Even though the EEG preceded the behavioral measurement in our study, the correlational design precludes firm conclusions about causation. Our primary hypothesis, of course, is that the interictal events are causally related to the adverse behavioral outcomes. It is also possible that a common underlying, presumably genetic or epigenetic, etiology results in both epileptiform discharges and behavioral symptoms that may not be related to one another in a causal fashion. In addition to the common underlying cause hypothesis, it is also conceivable that the pathophysiology associated with depression and related psychiatric disorders may contribute to the presence of IEDs as depression is a risk factor for epilepsy. Treatment studies are needed to demonstrate causality.
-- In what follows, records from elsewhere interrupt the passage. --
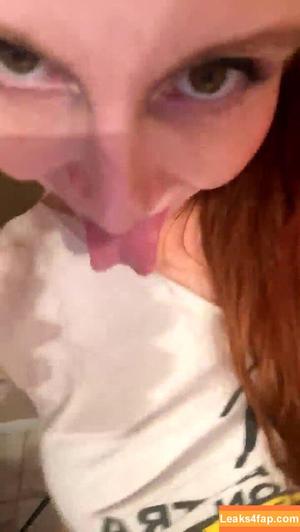 Phoebe Price photo #0927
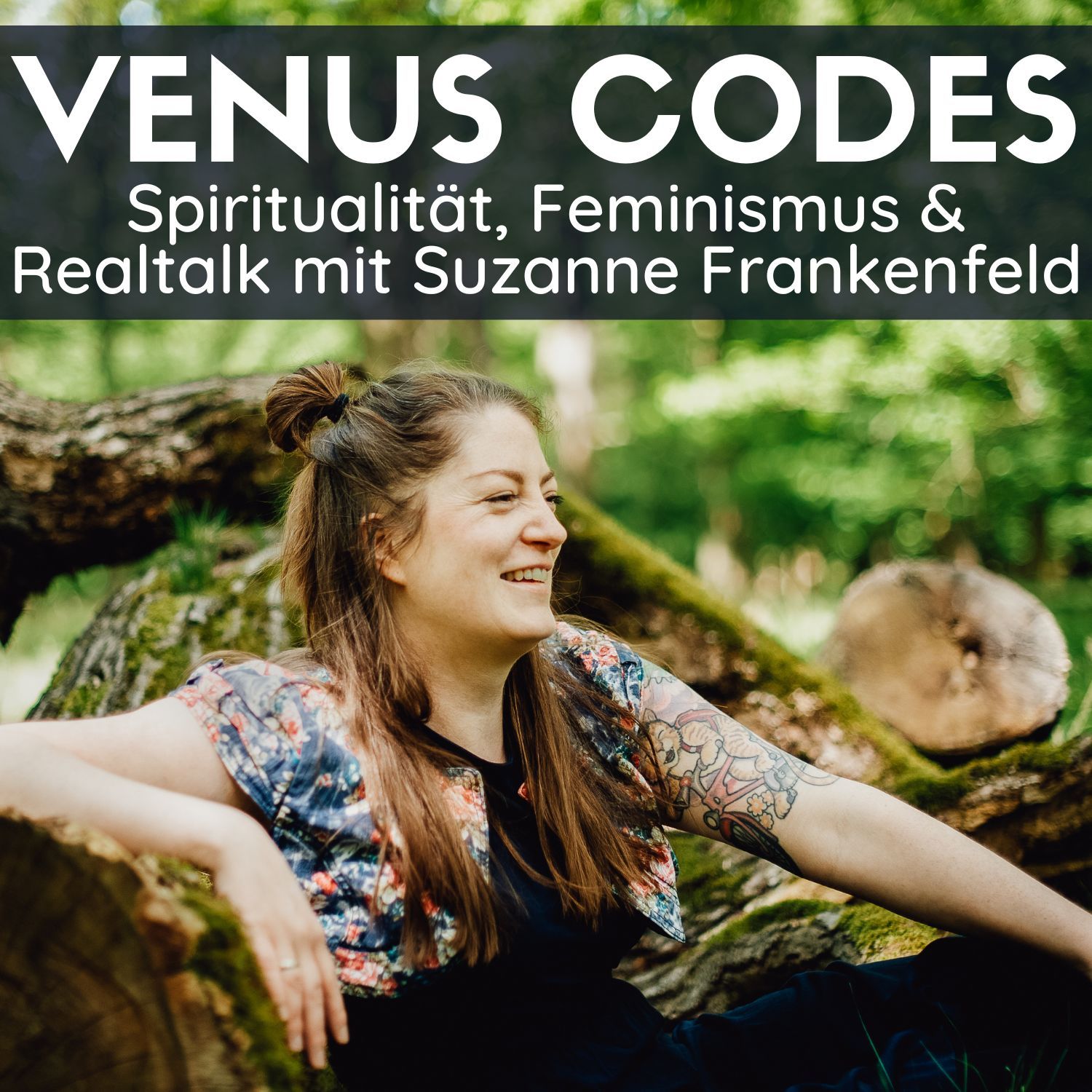 148: Erkenntnis vom FKK-Strand🍑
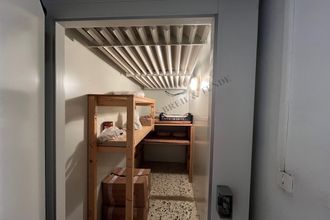  localcommercial tende 06430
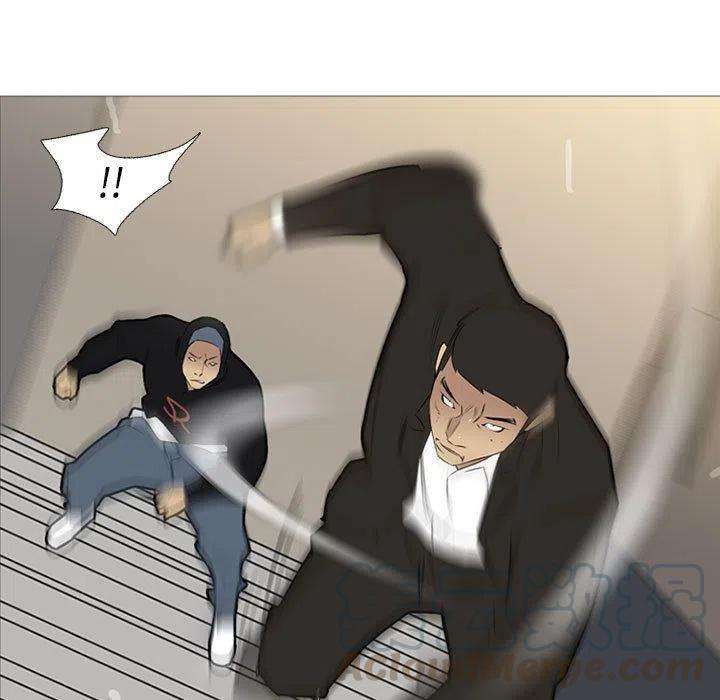 89.jpg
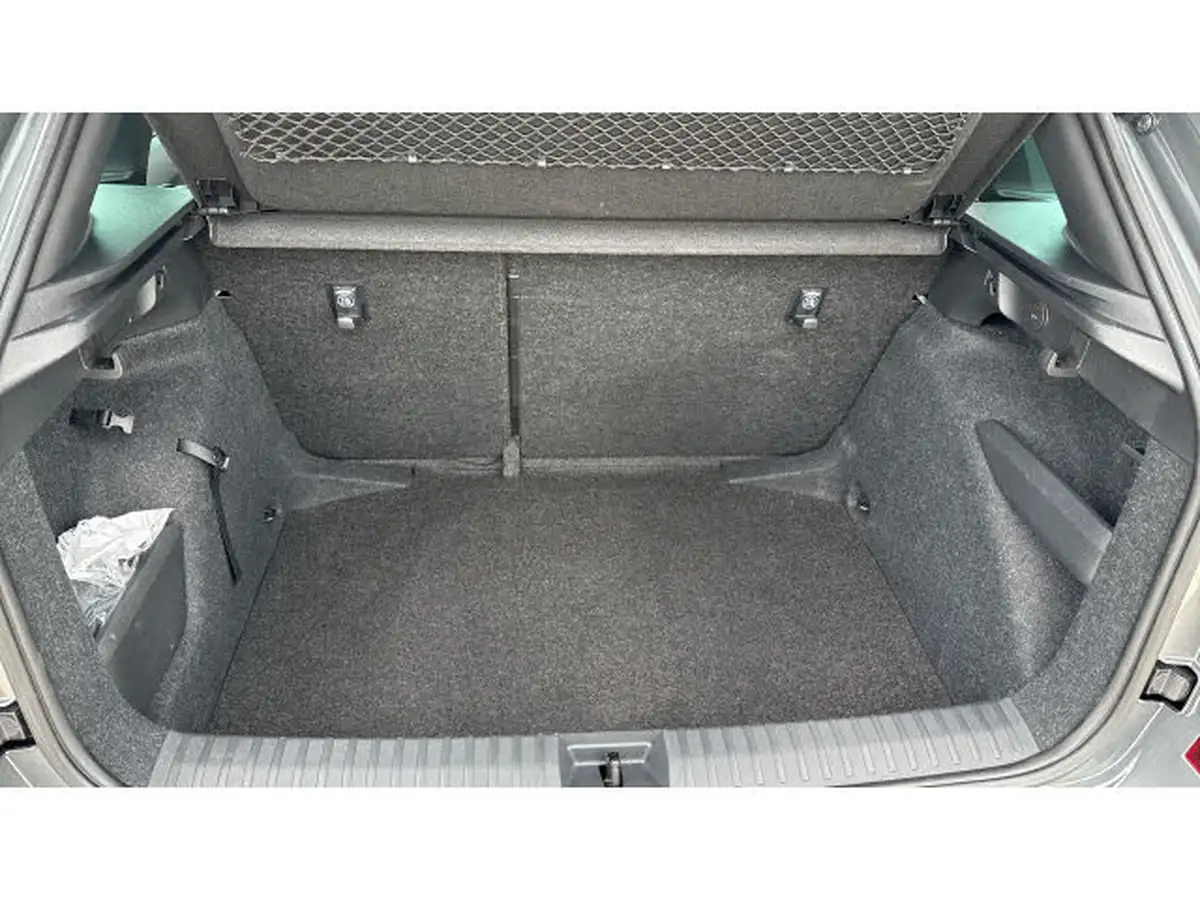 2024-skoda-kamiq-15-tsi-monte-carlo-dsg-big-19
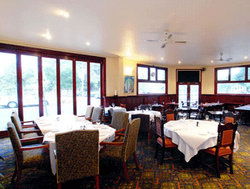 Albion Hotel Port Melbourne - Tourism Hervey Bay 3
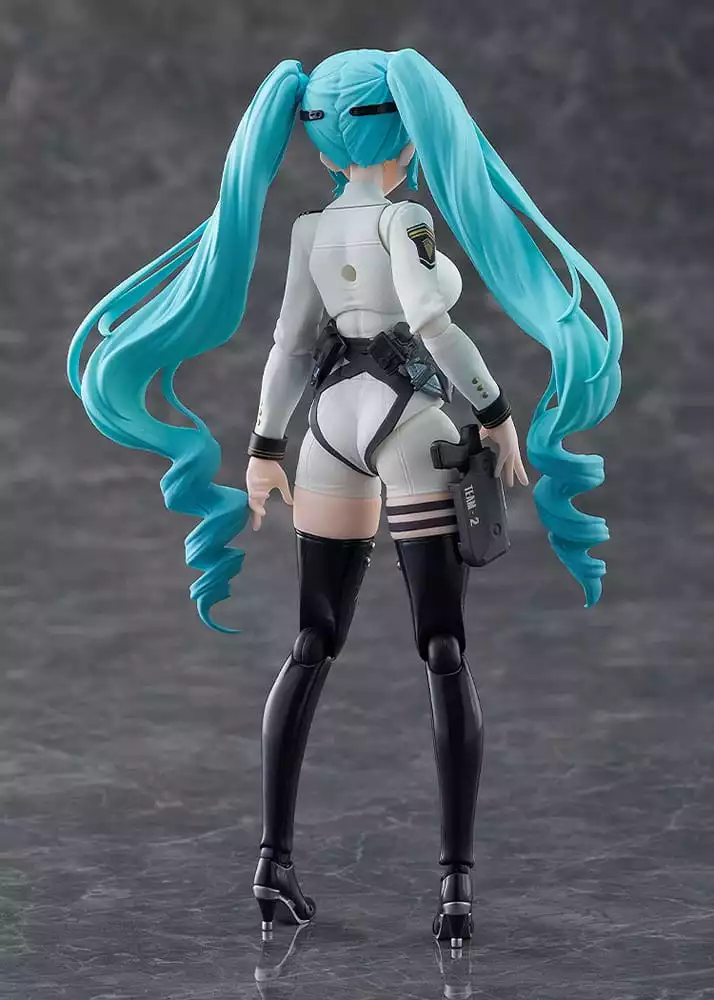 goddess-of-victory-nikke-figma-action-figure-privaty-15-cm-1784870565-6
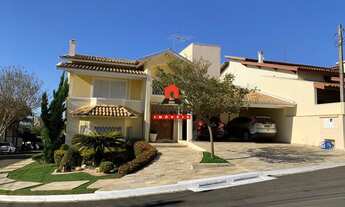 Imagem 3: Casa de condomínio, 3 suítes, 338m2 para venda por R$ 1.350.000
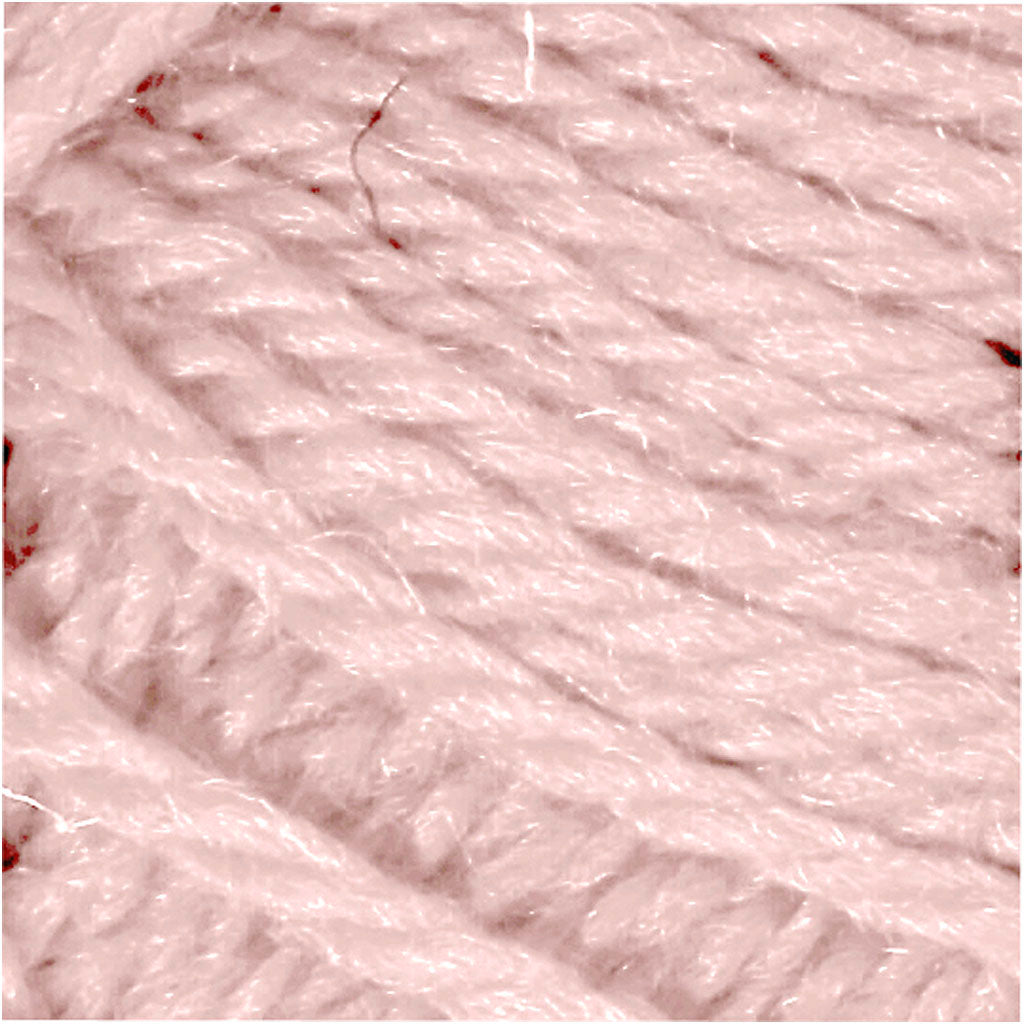 Melbourne Wool Yarn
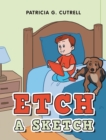 Image for Etch A Sketch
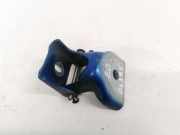 Türscharnier Hinten Citroen C3, I 2002.02 - 2005.06 Gebraucht,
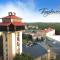 Tanglewood Resort, Ascend Hotel Collection - Pottsboro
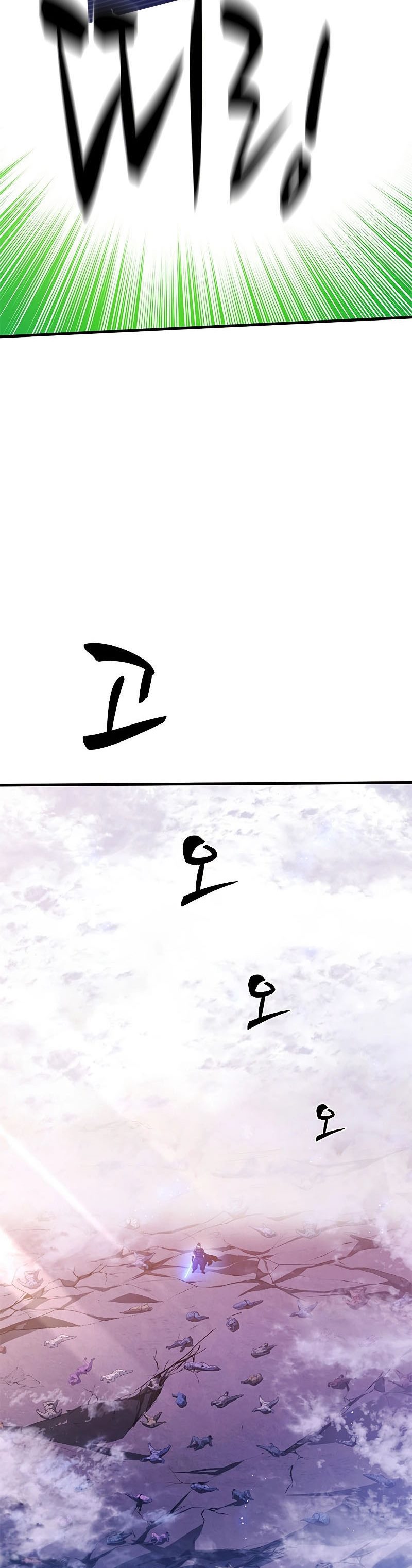 The Tutorial is Too Hard Chapter 158 Gambar 49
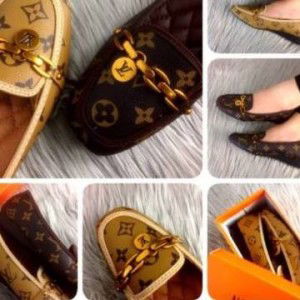 astrid nuke profile icon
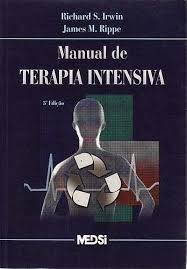 Manual De Terapia Intensiva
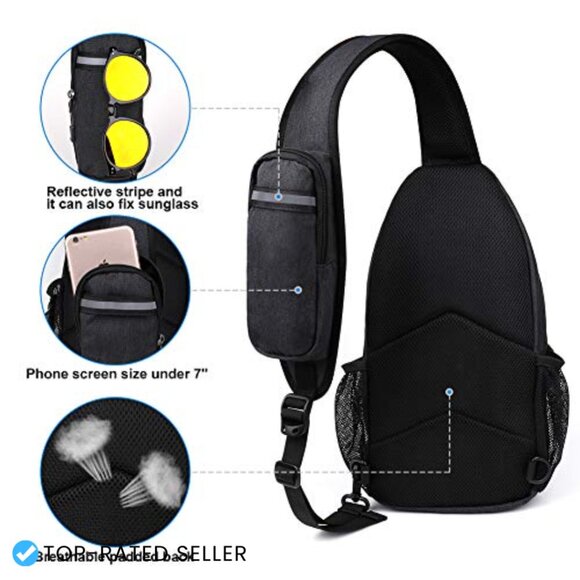 hello kitty mini backpack loungefly Sanrio Kuromi, My Melody, and Glow In The Dark Triple Pocket Hike_Trek known for its quality XDKDZIS Colorful Planets Blue Color:4 Boys Printed Sets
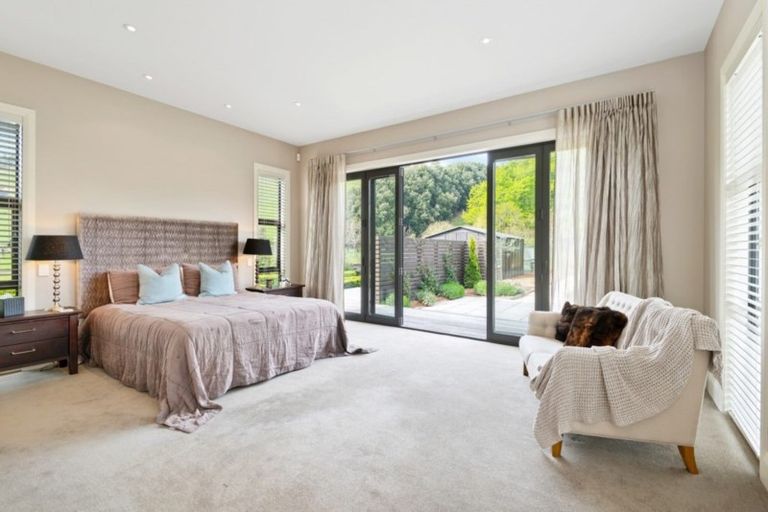 Photo of property in 22 Heaton Drive, Tai Tapu, Christchurch, 7672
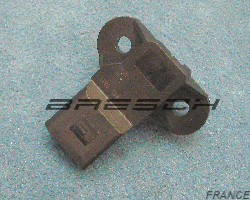Capteur Pression 3T0612041D - Ref 413280 Bresch SAS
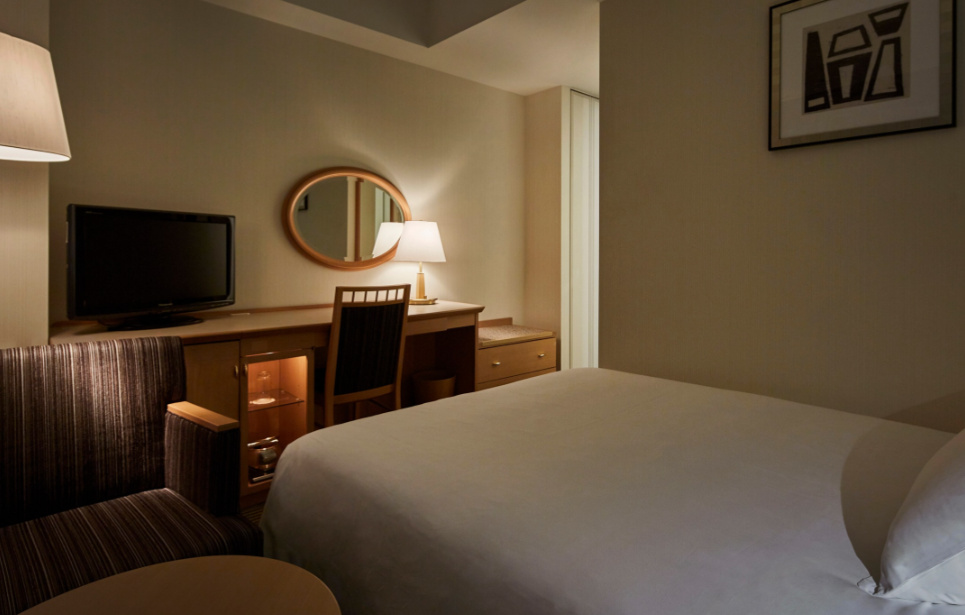 Tobu Levant Tokyo Hotel  사진 13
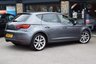USED 2018 18 SEAT LEON 1.4 TSI FR TECHNOLOGY 5d 124 BHP FSH-RPARK-DAB-APPLECARPLAY-USB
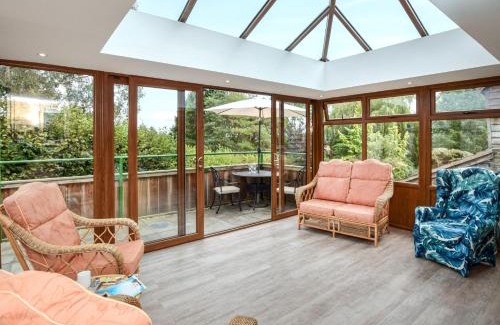 Aymestrey Casa | 1 Bed in Ludlow CHL23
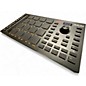 Used Akai Professional MPC STUDIO BLACK Production Controller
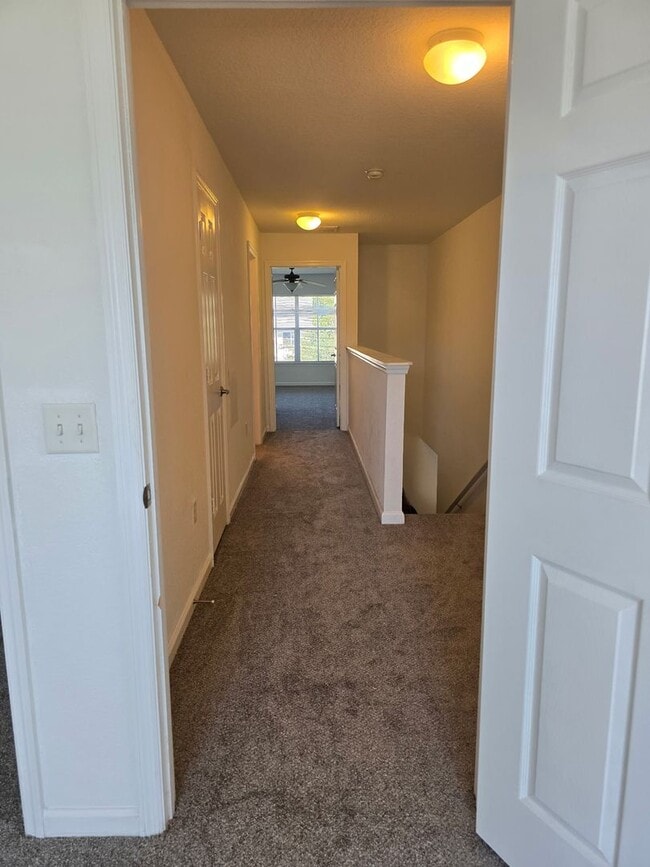 Building Photo - Townhomes at Wexford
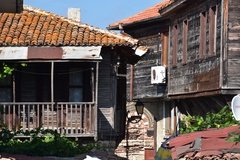 bulgarije2562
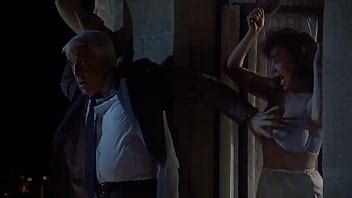 A Cena Mais Excitante De Naked Gun Xvideos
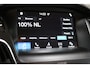 Ford Focus 1.5 ST-Line / Verwarmde voorruit / 18'' LMV / Keyless start / PDC voor + achter /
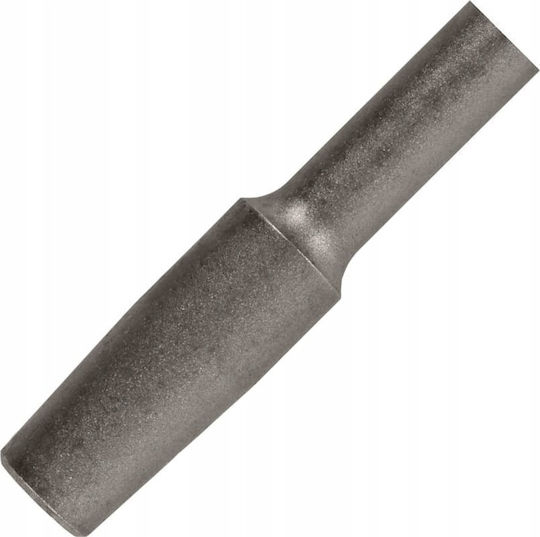 Makita Chisel Bits 250mm with SDS Max Socket
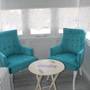 Горящие туры в отель Kirlance Hotel - 4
Recent genetic advances and future related work continuing to integrate epilepsy and neuropsychological function will allow further examination of whether genotype may predispose children to a benign rolandic epilepsy course that is not “benign.”

Acknowledgments

The authors thank the families who participated in our study, Lorraine Sardano for her administrative support, and Jonathan Girard for his editorial assistance.

Footnotes

Conflict of interest statement

None of the authors has any conflict of interests to disclose.